REQUIREMENT =>
Would you output each record exactly as it stands?

SUPPLIED INFORMATION =>
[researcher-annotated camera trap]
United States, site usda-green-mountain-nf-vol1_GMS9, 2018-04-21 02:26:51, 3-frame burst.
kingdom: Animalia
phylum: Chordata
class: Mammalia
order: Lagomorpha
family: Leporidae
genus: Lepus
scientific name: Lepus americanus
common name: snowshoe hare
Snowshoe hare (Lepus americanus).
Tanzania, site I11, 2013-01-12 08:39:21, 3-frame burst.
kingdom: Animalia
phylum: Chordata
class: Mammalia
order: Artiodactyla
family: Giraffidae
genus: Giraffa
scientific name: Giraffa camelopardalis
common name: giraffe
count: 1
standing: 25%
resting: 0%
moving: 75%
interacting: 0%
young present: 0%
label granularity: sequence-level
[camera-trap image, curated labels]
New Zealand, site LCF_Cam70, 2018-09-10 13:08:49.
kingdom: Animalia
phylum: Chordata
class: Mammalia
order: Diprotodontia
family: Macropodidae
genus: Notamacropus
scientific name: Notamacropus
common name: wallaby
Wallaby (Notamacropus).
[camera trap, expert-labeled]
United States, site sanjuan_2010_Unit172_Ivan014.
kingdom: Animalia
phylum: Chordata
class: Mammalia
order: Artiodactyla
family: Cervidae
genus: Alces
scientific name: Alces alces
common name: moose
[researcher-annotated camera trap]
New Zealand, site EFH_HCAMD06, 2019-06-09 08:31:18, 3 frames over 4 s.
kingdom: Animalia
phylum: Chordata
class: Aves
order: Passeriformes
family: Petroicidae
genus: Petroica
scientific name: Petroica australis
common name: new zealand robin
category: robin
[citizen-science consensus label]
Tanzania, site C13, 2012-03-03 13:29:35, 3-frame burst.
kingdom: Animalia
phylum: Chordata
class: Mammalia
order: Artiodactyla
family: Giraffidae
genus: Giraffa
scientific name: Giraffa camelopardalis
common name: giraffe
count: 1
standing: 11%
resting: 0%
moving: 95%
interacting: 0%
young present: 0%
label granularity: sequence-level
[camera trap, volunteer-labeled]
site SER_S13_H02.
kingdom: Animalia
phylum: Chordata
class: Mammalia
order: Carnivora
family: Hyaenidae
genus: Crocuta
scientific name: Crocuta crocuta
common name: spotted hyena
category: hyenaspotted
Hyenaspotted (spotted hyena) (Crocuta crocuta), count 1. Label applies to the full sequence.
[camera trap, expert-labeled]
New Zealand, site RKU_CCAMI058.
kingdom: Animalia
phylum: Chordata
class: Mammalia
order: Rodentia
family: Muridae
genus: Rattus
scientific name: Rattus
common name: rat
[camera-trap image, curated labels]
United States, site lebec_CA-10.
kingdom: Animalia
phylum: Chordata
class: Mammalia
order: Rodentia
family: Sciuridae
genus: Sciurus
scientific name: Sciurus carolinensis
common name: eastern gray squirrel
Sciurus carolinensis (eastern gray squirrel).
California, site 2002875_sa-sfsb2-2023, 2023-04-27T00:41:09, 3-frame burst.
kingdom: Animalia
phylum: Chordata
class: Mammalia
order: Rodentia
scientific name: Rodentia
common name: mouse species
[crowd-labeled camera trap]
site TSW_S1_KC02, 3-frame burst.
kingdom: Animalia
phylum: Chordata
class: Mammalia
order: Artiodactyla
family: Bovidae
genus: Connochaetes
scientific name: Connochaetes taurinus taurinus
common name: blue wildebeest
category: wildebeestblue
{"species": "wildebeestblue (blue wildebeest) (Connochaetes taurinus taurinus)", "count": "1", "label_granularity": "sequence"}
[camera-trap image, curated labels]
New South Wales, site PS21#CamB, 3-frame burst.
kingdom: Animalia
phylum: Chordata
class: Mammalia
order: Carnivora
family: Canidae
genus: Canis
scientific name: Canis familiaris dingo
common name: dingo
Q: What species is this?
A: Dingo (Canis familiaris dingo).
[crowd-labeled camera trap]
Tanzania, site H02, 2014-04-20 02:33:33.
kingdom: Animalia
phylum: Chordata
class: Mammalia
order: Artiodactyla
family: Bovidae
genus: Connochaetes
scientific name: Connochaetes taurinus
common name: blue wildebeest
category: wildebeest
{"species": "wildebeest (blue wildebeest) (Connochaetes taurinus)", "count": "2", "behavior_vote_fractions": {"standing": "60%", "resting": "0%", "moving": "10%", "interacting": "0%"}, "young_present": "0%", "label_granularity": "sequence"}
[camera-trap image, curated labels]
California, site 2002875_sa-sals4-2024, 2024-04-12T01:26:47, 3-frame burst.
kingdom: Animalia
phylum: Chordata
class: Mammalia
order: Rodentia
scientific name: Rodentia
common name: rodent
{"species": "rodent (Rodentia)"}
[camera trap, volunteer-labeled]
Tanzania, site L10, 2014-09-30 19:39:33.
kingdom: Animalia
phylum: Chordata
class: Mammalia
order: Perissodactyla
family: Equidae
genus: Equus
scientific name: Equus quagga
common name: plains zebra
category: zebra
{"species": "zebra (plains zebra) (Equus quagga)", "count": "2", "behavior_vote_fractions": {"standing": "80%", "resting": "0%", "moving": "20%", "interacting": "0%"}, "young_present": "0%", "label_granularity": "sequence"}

RESULT OF THE EXERCISE =>
[researcher-annotated camera trap]
United States, site usda-green-mountain-nf-vol1_GMS9, 2018-04-21 02:26:51, 3-frame burst.
kingdom: Animalia
phylum: Chordata
class: Mammalia
order: Lagomorpha
family: Leporidae
genus: Lepus
scientific name: Lepus americanus
common name: snowshoe hare
Snowshoe hare (Lepus americanus).
Tanzania, site I11, 2013-01-12 08:39:21, 3-frame burst.
kingdom: Animalia
phylum: Chordata
class: Mammalia
order: Artiodactyla
family: Giraffidae
genus: Giraffa
scientific name: Giraffa camelopardalis
common name: giraffe
count: 1
standing: 25%
resting: 0%
moving: 75%
interacting: 0%
young present: 0%
label granularity: sequence-level
[camera-trap image, curated labels]
New Zealand, site LCF_Cam70, 2018-09-10 13:08:49.
kingdom: Animalia
phylum: Chordata
class: Mammalia
order: Diprotodontia
family: Macropodidae
genus: Notamacropus
scientific name: Notamacropus
common name: wallaby
Wallaby (Notamacropus).
[camera trap, expert-labeled]
United States, site sanjuan_2010_Unit172_Ivan014.
kingdom: Animalia
phylum: Chordata
class: Mammalia
order: Artiodactyla
family: Cervidae
genus: Alces
scientific name: Alces alces
common name: moose
[researcher-annotated camera trap]
New Zealand, site EFH_HCAMD06, 2019-06-09 08:31:18, 3 frames over 4 s.
kingdom: Animalia
phylum: Chordata
class: Aves
order: Passeriformes
family: Petroicidae
genus: Petroica
scientific name: Petroica australis
common name: new zealand robin
category: robin
[citizen-science consensus label]
Tanzania, site C13, 2012-03-03 13:29:35, 3-frame burst.
kingdom: Animalia
phylum: Chordata
class: Mammalia
order: Artiodactyla
family: Giraffidae
genus: Giraffa
scientific name: Giraffa camelopardalis
common name: giraffe
count: 1
standing: 11%
resting: 0%
moving: 95%
interacting: 0%
young present: 0%
label granularity: sequence-level
[camera trap, volunteer-labeled]
site SER_S13_H02.
kingdom: Animalia
phylum: Chordata
class: Mammalia
order: Carnivora
family: Hyaenidae
genus: Crocuta
scientific name: Crocuta crocuta
common name: spotted hyena
category: hyenaspotted
Hyenaspotted (spotted hyena) (Crocuta crocuta), count 1. Label applies to the full sequence.
[camera trap, expert-labeled]
New Zealand, site RKU_CCAMI058.
kingdom: Animalia
phylum: Chordata
class: Mammalia
order: Rodentia
family: Muridae
genus: Rattus
scientific name: Rattus
common name: rat
[camera-trap image, curated labels]
United States, site lebec_CA-10.
kingdom: Animalia
phylum: Chordata
class: Mammalia
order: Rodentia
family: Sciuridae
genus: Sciurus
scientific name: Sciurus carolinensis
common name: eastern gray squirrel
Sciurus carolinensis (eastern gray squirrel).
California, site 2002875_sa-sfsb2-2023, 2023-04-27T00:41:09, 3-frame burst.
kingdom: Animalia
phylum: Chordata
class: Mammalia
order: Rodentia
scientific name: Rodentia
common name: mouse species
[crowd-labeled camera trap]
site TSW_S1_KC02, 3-frame burst.
kingdom: Animalia
phylum: Chordata
class: Mammalia
order: Artiodactyla
family: Bovidae
genus: Connochaetes
scientific name: Connochaetes taurinus taurinus
common name: blue wildebeest
category: wildebeestblue
{"species": "wildebeestblue (blue wildebeest) (Connochaetes taurinus taurinus)", "count": "1", "label_granularity": "sequence"}
[camera-trap image, curated labels]
New South Wales, site PS21#CamB, 3-frame burst.
kingdom: Animalia
phylum: Chordata
class: Mammalia
order: Carnivora
family: Canidae
genus: Canis
scientific name: Canis familiaris dingo
common name: dingo
Q: What species is this?
A: Dingo (Canis familiaris dingo).
[crowd-labeled camera trap]
Tanzania, site H02, 2014-04-20 02:33:33.
kingdom: Animalia
phylum: Chordata
class: Mammalia
order: Artiodactyla
family: Bovidae
genus: Connochaetes
scientific name: Connochaetes taurinus
common name: blue wildebeest
category: wildebeest
{"species": "wildebeest (blue wildebeest) (Connochaetes taurinus)", "count": "2", "behavior_vote_fractions": {"standing": "60%", "resting": "0%", "moving": "10%", "interacting": "0%"}, "young_present": "0%", "label_granularity": "sequence"}
[camera-trap image, curated labels]
California, site 2002875_sa-sals4-2024, 2024-04-12T01:26:47, 3-frame burst.
kingdom: Animalia
phylum: Chordata
class: Mammalia
order: Rodentia
scientific name: Rodentia
common name: rodent
{"species": "rodent (Rodentia)"}
[camera trap, volunteer-labeled]
Tanzania, site L10, 2014-09-30 19:39:33.
kingdom: Animalia
phylum: Chordata
class: Mammalia
order: Perissodactyla
family: Equidae
genus: Equus
scientific name: Equus quagga
common name: plains zebra
category: zebra
{"species": "zebra (plains zebra) (Equus quagga)", "count": "2", "behavior_vote_fractions": {"standing": "80%", "resting": "0%", "moving": "20%", "interacting": "0%"}, "young_present": "0%", "label_granularity": "sequence"}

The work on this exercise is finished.